Laboratory evidence of strength recovery of a healed fault: implications for a mechanism responsible for creating wide fault zones
© Masuda. 2015
Received: 12 August 2015
Accepted: 17 December 2015
Published: 24 December 2015
Fault zones consist of a high-strain fault core and a surrounding damage zone of highly fractured rock. The close, reciprocal relationship between fault zones and earthquake rupture evolution demands better understanding of the processes that create and modify damage zones. This study modeled the evolution of a damage zone in the laboratory by monitoring seismic signals (acoustic emissions) in a specimen of ultramylonite stressed to failure. The result provided evidence supporting the strength recovery of parts of the healed surface. A new fault initiated in an area of heterogeneous structure a short distance from the preexisting fault plane. Repeated cycles of fracture and healing may be one mechanism responsible for wide fault zones with multiple fault cores and damage zones.
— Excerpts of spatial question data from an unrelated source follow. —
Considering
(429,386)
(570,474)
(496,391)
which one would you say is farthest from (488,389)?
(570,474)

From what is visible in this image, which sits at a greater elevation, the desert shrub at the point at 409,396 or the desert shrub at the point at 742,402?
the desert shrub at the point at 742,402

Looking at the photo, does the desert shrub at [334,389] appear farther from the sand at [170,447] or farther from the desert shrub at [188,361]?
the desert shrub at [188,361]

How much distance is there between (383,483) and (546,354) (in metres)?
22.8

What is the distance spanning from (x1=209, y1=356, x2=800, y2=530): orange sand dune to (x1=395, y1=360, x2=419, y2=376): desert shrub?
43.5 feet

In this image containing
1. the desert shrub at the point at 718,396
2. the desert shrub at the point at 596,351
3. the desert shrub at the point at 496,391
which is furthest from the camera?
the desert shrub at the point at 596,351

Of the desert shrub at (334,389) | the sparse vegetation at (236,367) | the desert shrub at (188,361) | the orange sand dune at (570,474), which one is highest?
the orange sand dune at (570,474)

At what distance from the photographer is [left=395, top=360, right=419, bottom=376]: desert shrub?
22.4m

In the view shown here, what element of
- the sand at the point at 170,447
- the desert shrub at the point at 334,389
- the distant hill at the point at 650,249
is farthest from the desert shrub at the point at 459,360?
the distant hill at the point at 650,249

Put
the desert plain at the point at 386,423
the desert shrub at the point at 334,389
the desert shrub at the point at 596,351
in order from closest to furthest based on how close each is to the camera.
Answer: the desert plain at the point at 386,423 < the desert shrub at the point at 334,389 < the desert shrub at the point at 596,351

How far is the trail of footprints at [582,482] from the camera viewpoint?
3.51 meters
The structure and development of fault zones are closely related to the evolution of earthquake ruptures. Although fault zones occupy a small volume of the crust, they strongly affect crustal dynamic processes such as earthquakes and fluid flow in the crust (e.g., Faulkner et al. 2010). Fault zones consist of a core, in which strain is high and localized, surrounded by a highly fractured region called the damage zone (e.g., Chester and Logan 1986; Chester et al. 1993). Damage zones also influence fluid flow properties and the frictional strength of faults through their effects on pore pressure (Caine et al. 1996).
The dynamic processes responsible for creating off-fault damage have been modeled mostly on the basis of data obtained in field surveys of well-exposed damage zones (Blenkinsop 2008; Mitchell and Faulkner 2009; Fukuchi et al. 2014). Despite a wealth of field evidence and models, however, our understanding of these dynamic processes is incomplete. Recently, Valoroso et al. (2014) used high-resolution earthquake distributions to argue that during the coseismic phase of the seismic cycle, most of an earthquake’s energy, which produces the damage zone, is concentrated along the main fault plane. At laboratory scale, Lockner et al. (1991) and Lockner (1993) investigated the evolution of acoustic emissions (AEs) in time and space and showed that AE clusters characterize the development of fault zones in intact rocks. Many earlier works have studied the effect of heterogeneity in a rock sample on failure processes (e.g., Lei et al. 2004; Jouniaux et al. 2001). These previous works show that precursory anomalies related to rock fracture are strongly dependent on the heterogeneity of the rock sample. In this study, I examined the strength recovery of a healed plane by comparing the locations of a preexisting healed plane and a new fracture plane. Fault zones are typically characterized by the presence of many healed surfaces, the strength of which is unknown. If a healed fault recovers its strength such that its strength is equal to or greater than that of the intact host rock, then repeated cycles of fracture and healing may be one mechanism producing wide fault zones with multiple fault cores and damage zones. In this paper, I present laboratory evidence supporting the strength recovery of at least some parts of a healed fault surface, obtained by using state-of-the-art AE monitoring and X-ray computed tomography (CT) imaging techniques. Because of the well-established scale similarity of fault zones (Faulkner et al. 2010), loading experiments in the laboratory allow earthquakes and the evolution of fault zones to be studied under well-controlled conditions (e.g., Masuda et al. 2012).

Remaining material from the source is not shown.